Die Stadt S. ist wahrscheinlich aus einem Fischerdorf entstanden, das auf einer der zahlreichen Inseln lag. Als 1187 die Esthen in Schweden einfielen, erbaute der König Knut Erikson, um die Räuber abzuhalten, an der Stelle, wo jetzt S. liegt, ein Schloß, um welches sich nach und nach ein Flecken bildete, den König Birger 1255 zur Stadt erhob. 1389 wurde S. von der Königin Margarete von Dänemark belagert und auf Befehl des gefangenen Königs Albrecht (von Mecklenburg) übergeben.

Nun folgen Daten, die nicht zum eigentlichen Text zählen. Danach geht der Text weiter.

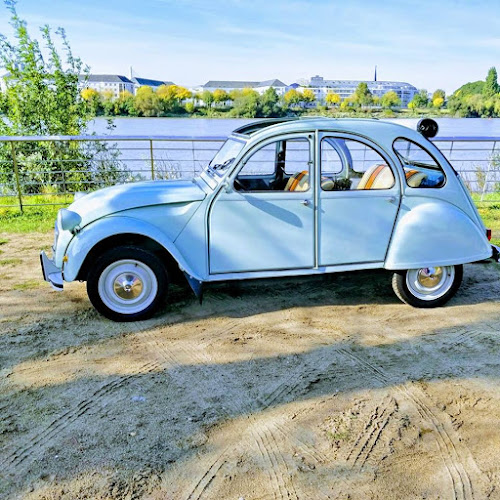 Deuch Sur La Ville, balades en 2CV.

In der Nähe erfochten 14. Okt. 1471 die Schweden unter Sten Sture jenen glänzenden Sieg über die Dänen, welcher der dänischen Herrschaft über Schweden ein Ende machte. 1497 ward hier von den Schweden ein abermaliger Sieg über die Dänen erfochten. Christian II. belagerte die Stadt 1518 vergebens, nahm sie aber 1520 nach einer neuen Belagerung durch Vertrag ein, worauf im November das berüchtigte Stockholmer Blutbad erfolgte, bei welchem Christian, um seinen Thron zu befestigen, mehrere hundert schwedische Edelleute und Bürger hinrichten ließ. Vgl. Ferlin, Stockholms stad (Stockh. 1854–58, 2 Bde.); Wattenbach, S., ein Blick auf Schwedens Hauptstadt (Berl. 1872); Lundin und Strindberg, Gamla S. („Das alte S.“, Stockh. 1882); Heurlin, Illustrated guide to S. (das. 1888).